Wang Shuni, Wang Yibing, Wang Jiang, Sato Tatsunori, Izawa Kunisuke, Soloshonok Vadim A, Liu Hong
State Key Laboratory of Drug Research, Shanghai Institute of Materia Medica, Chinese Academy of Sciences, 555 Zu Chong Zhi Road, Shanghai 201203, China.
Hamari Chemicals Ltd., 1-4-29 Kunijima, Higashi-Yodogawa-ku, Osaka 533-0024, Japan.
Curr Pharm Des. 2017;23(30):4493-4554. doi: 10.2174/1381612823666170522122424.
Hepatitis C is a current pandemic liver disease caused by the hepatitis C virus (HCV) with high morbidity and mortality.
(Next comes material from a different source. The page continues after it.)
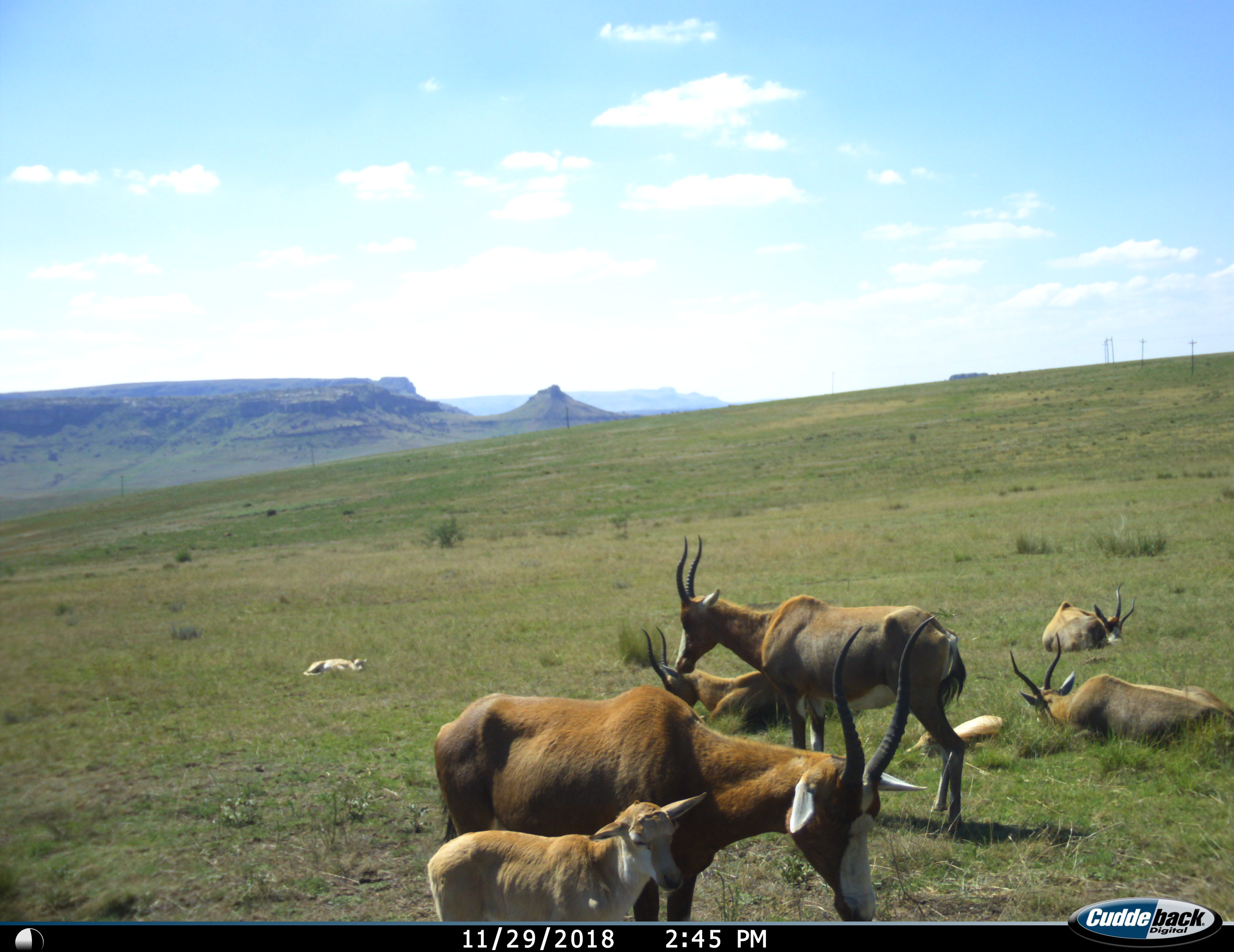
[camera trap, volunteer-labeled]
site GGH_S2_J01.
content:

Recently, the direct-acting antiviral agents (DAAs) targeting HCV NS3/4A, NS5A and NS5B have become the most effective therapies against HCV infection in the clinical treatment. Among them, the second-generation of NS3/4A inhibitors have emerged as the mainstay of the DAA therapies, which are derived from the peptide substrate of NS3/4A protease and modified with various tailor-made amino acids in order to achieve high sustained virologic response (SVR) against HCV. This review summarizes sixteen examples of the second-generation of HCV NS3/4A inhibitors, mainly focusing on the clinical application, structure development, structure-activity relationship (SAR) and their synthesis.
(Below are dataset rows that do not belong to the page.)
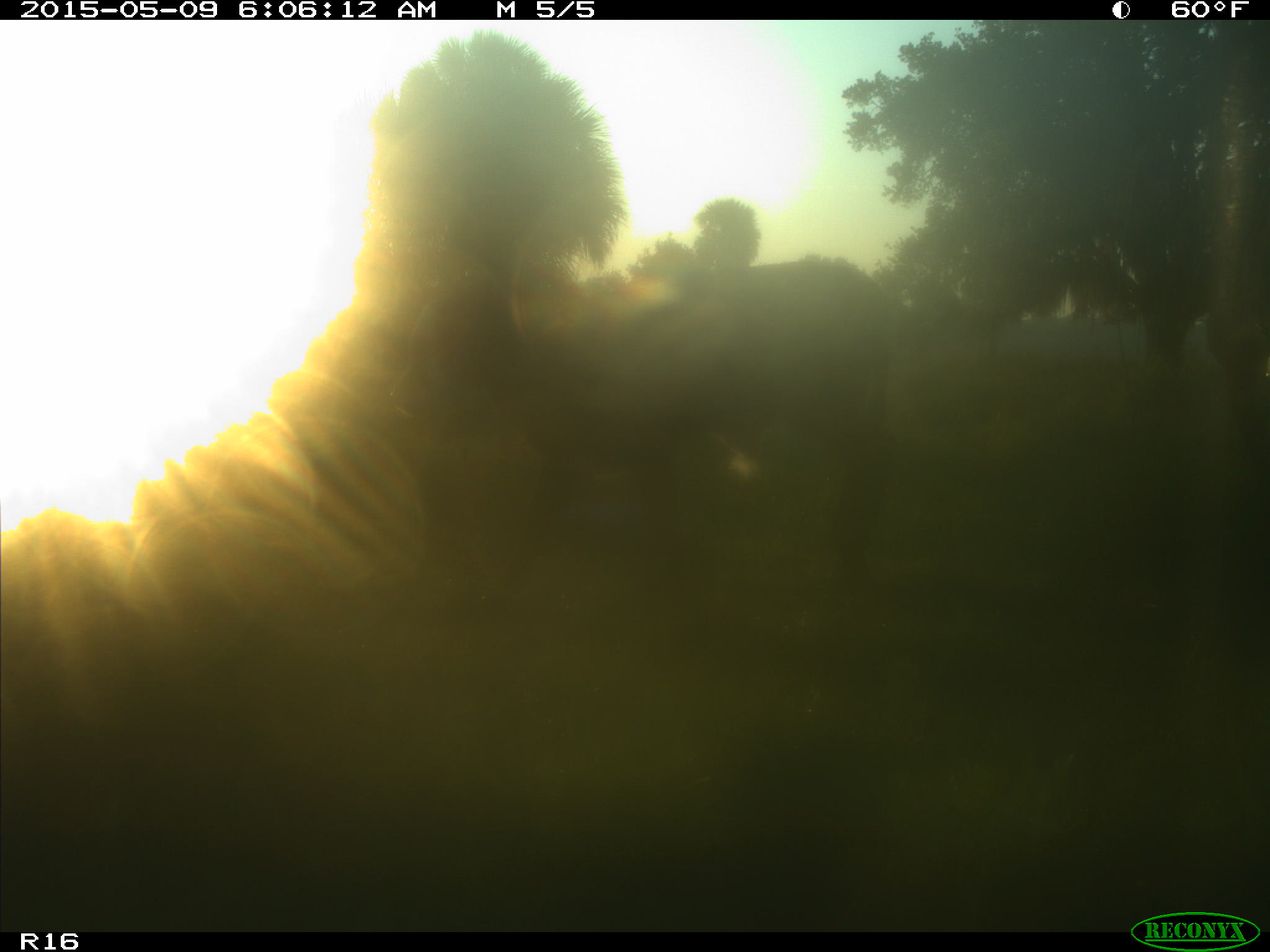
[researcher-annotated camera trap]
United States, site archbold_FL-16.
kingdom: Animalia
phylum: Chordata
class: Mammalia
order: Artiodactyla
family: Bovidae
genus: Bos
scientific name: Bos taurus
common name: domestic cow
丙型肝炎是由丙型肝炎病毒(HCV)引起的一种当前流行的肝脏疾病,具有高发病率和死亡率。最近,靶向HCV NS3/4A、NS5A和NS5B的直接抗病毒药物(DAAs)已成为临床治疗中对抗HCV感染最有效的疗法。其中,第二代NS3/4A抑制剂已成为DAA疗法的中流砥柱,它们源自NS3/4A蛋白酶的肽底物,并通过各种定制氨基酸进行修饰,以实现对HCV的高持续病毒学应答(SVR)。本综述总结了第二代HCV NS3/4A抑制剂的十六个实例,主要侧重于临床应用、结构开发、构效关系(SAR)及其合成。